E allora per provare a risolvere, non solo il problema della disoccupazione, ma anche quello delle enormi diseguaglianze che attanagliano la società odierna  è necessario, in primis,    sostituire la categoria del “lavoro” - che può essere precario, discontinuo, a progetto, schiavo degli algoritmi   - con la categoria del "lavoratore", un soggetto in carne ed ossa che  necessita non solo di un’occupazione, ma, essendo umano e non capitale umano, di un’attività che gli consenta di vivere dignitosamente, di provvedere a se alla propria famiglia e all’evoluzione sociale della propria comunità. 

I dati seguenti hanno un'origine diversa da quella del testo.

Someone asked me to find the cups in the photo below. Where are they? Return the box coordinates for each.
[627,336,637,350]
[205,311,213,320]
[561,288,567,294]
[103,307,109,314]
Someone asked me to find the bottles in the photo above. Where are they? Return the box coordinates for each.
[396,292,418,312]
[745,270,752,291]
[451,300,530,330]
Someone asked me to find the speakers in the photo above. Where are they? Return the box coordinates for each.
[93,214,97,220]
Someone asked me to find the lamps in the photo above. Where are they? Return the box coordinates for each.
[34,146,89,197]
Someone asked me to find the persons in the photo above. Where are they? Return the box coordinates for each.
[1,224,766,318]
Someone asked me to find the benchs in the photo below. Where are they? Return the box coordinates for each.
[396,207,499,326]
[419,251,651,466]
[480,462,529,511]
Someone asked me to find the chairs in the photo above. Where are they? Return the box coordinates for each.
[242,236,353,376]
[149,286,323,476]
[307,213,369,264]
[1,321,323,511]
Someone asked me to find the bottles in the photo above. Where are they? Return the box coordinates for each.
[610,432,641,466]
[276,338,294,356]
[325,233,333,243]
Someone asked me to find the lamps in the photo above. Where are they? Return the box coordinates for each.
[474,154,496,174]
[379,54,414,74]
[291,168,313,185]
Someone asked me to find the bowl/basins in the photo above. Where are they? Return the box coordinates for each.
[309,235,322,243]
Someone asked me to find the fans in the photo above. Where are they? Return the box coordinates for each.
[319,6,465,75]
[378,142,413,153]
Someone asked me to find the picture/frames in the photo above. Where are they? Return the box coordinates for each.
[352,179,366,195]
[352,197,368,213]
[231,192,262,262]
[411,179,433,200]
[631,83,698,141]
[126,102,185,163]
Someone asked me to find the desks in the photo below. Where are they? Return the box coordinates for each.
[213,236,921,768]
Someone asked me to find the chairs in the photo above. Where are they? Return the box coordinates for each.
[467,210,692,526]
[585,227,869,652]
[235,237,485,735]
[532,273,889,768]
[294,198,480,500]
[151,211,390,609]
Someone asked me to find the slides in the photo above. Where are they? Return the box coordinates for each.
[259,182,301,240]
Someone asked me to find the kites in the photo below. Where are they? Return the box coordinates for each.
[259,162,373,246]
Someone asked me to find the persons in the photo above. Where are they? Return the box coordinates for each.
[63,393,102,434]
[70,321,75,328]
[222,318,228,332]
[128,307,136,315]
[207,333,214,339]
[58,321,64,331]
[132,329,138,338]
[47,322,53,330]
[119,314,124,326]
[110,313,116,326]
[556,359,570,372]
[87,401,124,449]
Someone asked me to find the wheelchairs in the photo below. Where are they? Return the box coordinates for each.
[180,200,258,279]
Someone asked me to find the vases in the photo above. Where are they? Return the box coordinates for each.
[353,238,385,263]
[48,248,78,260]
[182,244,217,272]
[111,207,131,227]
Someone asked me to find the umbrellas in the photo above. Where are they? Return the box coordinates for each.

Solo valorizzando il lavoratore, come detentore di abilità utili al progresso sociale, anziché renderlo merce sottomessa alle necessità del mercato, sarà possibile cominciare  ad ipotizzare una politica, focalizzata alla piena e buona occupazione. Posto che , in prima istanza, bisognerebbe contrastare tutte quelle dinamiche capitalistiche, fatte proprie anche dalla UE, tese a imporre  quote di disoccupazione necessarie al pieno dispiegamento della voracità finanziaria. 

Un primo passo dal valore simbolico enorme, ma anche reale , potrebbe realizzarsi nella modifica dell’art. 1 della Costituzione. In questo senso concordiamo con il professor Panebianco, il quale in un’intervista rilasciata al Corriere della Sera il 21 luglio del 2017, contestava  l’immodificabililtà della prima parte della Carta,  proponendo  una riforma  tesa a sancire la libera espressione delle prerogative padronali  , ovvero prefigurando  una “Repubblica democratica fondata sulla libertà (d’impresa)”. 

Anche per noi l’articolo 1 va cambiato, ma in senso del tutto opposto a quello proposto da Panebianco, ossia : l’Italia è una Repubblica democratica, non fondata sul lavoro, che può essere precario, a progetto, a chiamata, ma sul lavoratore e sui suoi diritti di persona utile al progresso sociale e civile della società.